Thank you, fixing the version of bitsandbytes to 0.37.2 resolved the issue for me. (https://github.com/TimDettmers/bitsandbytes/issues/324)
bitsandbytes==0.37.2
Thanks @SerCeMan. Setting bitsandbytes==0.37.2 works for me. So closed it.
Hey, @flyman3046! It might be worth keeping the issue open so that others who are likely to face the OOM issues can see it.
@SerCeMan SG, re-opened it until the issue from bitsandbytes is fixed.
Thank you, fixing the version of
bitsandbytesto 0.37.2 resolved the issue for me. (TimDettmers/bitsandbytes#324)bitsandbytes==0.37.2
Yes, I meet an OOM when fine-tuning 13B on 2 * 3090 24GB. It seems happening while saving model.state_dict.
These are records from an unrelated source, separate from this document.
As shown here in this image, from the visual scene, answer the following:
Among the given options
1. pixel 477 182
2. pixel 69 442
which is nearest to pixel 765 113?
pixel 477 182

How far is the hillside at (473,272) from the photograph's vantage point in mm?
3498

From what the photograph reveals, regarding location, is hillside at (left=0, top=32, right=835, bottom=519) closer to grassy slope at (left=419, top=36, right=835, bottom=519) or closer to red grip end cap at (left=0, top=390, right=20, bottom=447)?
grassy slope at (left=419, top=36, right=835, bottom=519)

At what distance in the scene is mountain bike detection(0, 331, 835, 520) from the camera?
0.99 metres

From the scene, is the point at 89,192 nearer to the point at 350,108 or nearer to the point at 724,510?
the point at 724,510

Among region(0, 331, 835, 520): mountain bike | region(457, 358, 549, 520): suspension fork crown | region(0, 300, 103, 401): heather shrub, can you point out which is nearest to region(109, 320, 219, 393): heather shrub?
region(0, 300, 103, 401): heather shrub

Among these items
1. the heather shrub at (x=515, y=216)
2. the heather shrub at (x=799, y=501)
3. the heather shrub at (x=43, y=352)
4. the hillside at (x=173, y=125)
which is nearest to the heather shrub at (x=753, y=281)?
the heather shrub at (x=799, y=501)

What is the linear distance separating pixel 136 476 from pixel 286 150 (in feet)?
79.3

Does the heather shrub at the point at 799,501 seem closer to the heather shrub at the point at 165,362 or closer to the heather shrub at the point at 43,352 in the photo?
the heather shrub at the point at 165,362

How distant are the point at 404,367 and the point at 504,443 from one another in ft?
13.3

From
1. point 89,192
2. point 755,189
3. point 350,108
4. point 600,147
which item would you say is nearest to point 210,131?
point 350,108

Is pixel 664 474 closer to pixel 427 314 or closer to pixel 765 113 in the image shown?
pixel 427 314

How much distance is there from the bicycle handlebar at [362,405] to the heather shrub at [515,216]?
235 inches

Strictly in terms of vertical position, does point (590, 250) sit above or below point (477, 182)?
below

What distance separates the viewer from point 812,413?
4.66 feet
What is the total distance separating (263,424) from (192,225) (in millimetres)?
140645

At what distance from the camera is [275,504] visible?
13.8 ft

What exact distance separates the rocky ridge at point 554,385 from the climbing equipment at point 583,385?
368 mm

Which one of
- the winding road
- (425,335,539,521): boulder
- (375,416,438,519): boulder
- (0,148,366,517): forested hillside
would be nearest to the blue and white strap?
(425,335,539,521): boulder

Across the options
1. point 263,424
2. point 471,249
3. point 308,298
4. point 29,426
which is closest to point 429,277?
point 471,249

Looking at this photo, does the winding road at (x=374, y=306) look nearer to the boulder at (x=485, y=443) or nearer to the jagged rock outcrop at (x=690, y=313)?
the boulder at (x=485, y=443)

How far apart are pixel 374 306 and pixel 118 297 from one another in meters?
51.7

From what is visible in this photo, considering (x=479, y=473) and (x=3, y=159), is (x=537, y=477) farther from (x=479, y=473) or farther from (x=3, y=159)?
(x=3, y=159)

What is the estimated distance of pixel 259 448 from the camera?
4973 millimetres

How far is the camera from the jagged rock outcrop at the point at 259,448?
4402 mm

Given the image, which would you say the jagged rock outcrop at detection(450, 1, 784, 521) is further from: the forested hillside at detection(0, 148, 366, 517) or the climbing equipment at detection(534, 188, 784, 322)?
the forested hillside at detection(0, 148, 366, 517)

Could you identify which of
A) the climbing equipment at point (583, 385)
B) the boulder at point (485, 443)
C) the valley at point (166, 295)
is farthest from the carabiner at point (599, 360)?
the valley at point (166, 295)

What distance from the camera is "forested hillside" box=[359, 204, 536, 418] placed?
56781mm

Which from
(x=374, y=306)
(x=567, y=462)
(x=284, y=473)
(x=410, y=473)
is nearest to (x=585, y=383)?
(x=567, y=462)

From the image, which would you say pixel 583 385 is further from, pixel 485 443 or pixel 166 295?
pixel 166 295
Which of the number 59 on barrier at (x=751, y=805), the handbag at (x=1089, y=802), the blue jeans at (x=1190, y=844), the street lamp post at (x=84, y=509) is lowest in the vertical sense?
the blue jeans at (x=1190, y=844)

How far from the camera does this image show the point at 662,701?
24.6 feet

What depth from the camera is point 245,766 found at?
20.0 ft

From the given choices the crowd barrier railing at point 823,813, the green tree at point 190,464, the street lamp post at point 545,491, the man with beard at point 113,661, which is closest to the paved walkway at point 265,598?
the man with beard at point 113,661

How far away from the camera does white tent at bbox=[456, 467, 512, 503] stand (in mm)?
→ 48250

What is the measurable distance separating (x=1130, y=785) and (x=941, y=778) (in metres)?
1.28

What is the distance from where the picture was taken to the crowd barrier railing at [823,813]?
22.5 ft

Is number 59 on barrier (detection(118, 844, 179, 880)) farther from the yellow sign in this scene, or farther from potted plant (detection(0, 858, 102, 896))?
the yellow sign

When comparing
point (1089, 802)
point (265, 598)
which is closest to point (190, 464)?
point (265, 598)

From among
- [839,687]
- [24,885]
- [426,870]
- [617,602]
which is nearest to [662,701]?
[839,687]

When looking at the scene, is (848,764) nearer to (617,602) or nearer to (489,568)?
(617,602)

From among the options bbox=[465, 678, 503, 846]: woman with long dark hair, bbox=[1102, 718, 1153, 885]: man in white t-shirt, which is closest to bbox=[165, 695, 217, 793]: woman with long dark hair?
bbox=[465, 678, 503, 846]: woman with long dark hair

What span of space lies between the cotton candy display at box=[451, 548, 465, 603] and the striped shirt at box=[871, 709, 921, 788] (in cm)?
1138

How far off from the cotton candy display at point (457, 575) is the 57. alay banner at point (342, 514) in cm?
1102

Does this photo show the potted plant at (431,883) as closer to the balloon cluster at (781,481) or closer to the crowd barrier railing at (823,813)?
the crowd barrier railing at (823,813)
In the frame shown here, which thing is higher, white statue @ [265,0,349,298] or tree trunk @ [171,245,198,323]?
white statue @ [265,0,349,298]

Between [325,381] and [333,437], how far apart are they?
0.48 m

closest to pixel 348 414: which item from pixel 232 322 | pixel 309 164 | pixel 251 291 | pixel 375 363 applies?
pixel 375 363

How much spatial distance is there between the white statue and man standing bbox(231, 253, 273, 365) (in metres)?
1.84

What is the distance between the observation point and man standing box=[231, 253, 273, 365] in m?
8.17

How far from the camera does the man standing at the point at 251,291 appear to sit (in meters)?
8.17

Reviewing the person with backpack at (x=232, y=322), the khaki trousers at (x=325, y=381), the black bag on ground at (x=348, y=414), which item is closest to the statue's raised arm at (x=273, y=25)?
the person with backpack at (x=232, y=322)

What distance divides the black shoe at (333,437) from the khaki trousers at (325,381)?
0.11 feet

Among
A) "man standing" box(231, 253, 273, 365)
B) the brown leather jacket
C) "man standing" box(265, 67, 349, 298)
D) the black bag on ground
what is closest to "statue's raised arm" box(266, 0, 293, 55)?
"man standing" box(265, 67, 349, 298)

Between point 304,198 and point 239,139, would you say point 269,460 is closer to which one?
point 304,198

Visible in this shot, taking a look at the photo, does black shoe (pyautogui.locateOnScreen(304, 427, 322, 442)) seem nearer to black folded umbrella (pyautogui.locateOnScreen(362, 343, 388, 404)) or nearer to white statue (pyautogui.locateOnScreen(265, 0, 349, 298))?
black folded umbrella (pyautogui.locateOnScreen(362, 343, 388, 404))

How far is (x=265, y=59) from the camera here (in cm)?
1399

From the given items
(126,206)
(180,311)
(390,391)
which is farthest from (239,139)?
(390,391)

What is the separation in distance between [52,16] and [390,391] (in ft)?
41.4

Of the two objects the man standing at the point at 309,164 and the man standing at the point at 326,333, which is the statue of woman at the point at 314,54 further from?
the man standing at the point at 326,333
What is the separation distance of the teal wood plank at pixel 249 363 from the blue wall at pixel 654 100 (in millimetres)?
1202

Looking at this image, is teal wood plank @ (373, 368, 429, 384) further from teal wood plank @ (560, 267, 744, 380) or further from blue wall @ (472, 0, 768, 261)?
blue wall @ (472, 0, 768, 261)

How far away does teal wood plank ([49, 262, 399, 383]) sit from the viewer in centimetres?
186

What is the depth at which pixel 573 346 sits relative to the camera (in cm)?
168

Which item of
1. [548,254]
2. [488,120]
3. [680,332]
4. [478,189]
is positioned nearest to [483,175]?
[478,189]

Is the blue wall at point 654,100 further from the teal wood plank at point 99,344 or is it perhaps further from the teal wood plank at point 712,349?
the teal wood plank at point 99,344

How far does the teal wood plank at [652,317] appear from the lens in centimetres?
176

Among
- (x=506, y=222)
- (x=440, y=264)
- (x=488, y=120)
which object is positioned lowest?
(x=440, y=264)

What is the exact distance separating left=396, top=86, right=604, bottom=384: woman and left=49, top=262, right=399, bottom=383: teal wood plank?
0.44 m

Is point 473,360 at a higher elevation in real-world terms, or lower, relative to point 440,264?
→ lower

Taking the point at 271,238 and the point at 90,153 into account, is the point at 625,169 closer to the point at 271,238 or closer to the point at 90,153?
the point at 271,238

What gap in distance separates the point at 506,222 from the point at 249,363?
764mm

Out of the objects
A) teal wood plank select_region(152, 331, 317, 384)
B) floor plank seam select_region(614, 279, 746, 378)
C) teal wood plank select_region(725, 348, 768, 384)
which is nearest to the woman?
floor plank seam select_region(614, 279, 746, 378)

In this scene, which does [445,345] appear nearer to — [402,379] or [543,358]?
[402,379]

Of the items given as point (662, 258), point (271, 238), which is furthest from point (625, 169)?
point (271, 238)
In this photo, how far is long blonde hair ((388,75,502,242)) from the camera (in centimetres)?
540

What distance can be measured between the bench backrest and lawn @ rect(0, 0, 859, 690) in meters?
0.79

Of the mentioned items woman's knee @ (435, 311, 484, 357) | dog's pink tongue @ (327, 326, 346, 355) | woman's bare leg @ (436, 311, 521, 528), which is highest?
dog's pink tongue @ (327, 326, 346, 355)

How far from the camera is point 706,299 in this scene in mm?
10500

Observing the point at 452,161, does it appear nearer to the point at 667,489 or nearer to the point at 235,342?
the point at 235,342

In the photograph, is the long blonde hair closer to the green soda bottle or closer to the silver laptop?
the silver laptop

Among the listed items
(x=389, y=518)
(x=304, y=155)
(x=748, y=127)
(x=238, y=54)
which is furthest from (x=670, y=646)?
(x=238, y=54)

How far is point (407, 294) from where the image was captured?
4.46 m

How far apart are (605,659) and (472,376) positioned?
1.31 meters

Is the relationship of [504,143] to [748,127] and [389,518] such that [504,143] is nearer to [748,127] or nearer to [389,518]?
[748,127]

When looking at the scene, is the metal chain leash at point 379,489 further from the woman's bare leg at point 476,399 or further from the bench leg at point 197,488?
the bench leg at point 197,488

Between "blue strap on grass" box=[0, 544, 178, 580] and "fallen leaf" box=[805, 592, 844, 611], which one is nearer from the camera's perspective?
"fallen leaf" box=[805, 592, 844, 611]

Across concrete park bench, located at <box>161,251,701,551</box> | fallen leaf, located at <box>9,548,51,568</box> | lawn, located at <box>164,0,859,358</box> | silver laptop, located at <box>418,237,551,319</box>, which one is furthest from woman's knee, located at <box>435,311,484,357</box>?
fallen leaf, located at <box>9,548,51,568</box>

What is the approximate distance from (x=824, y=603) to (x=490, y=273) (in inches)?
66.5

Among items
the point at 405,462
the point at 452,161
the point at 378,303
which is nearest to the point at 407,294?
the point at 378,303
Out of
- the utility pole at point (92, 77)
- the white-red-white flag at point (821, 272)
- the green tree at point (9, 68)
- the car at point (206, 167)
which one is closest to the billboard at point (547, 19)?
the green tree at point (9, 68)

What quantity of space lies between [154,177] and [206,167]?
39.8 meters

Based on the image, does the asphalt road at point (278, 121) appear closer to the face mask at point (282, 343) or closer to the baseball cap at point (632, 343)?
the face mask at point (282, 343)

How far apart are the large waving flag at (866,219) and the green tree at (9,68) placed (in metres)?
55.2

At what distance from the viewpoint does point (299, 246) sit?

And i solved it by pip bitsandbytes==0.37.2(My bitsandbytes version is 0.38.2, before)
Im on 0.37.2 and it still occurrs.
I can confirm, upgrading bitsandbytes to bitsandbytes==0.37.2 does NOT solve the problem.
The problem still happened when i changed bitsandbytes to v0.37.2
I agree; same problem here even with v0.37.2
I solve my problem adding theses variables to .bashrc
export PATH=/usr/local/cuda/bin:$PATH export LD_LIBRARY_PATH=/usr/local/cuda/lib64:$LD_LIBRARY_PATH
remember to use source .bashrc after.
Changing bitsandbytes==0.37.2 fixed the problem for me. I had bitsandbytes==0.39.0 earlier.